Exercise description ▸ Write out all of the entries below again with their wording unchanged, but add 7 to every number in the answers, whether it is a distance or a point coordinate. Leave the pictures out of your version.
○ ○ ○ ○ ○ ○ ○
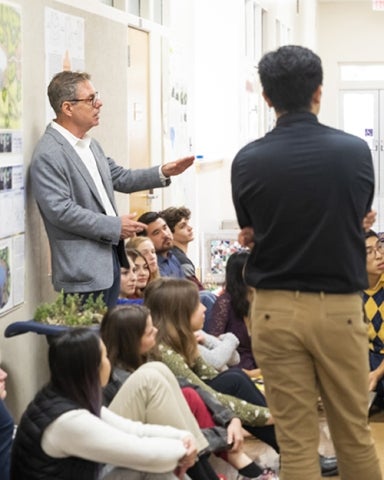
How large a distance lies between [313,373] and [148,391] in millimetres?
645

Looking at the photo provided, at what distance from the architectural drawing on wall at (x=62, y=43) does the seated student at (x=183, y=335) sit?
1.25 metres

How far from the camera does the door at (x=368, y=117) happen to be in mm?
17844

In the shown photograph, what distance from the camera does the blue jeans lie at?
118 inches

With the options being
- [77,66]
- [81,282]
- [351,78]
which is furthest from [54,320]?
○ ○ ○ ○ ○ ○ ○
In response ▸
How large a distance lies between [313,373] and [148,391] in millimetres?
652

Looking at the photo provided, at what distance from the architectural drawing on wall at (x=62, y=43) does the seated student at (x=183, y=335) sit?
8.25 metres

How far from the camera does the door at (x=368, y=117) happen to be in mm?
17851

In the shown photograph, what distance from the camera does the blue jeans lie at?
125 inches

With the options being
- [77,66]
- [81,282]
- [351,78]
which is furthest from [54,320]?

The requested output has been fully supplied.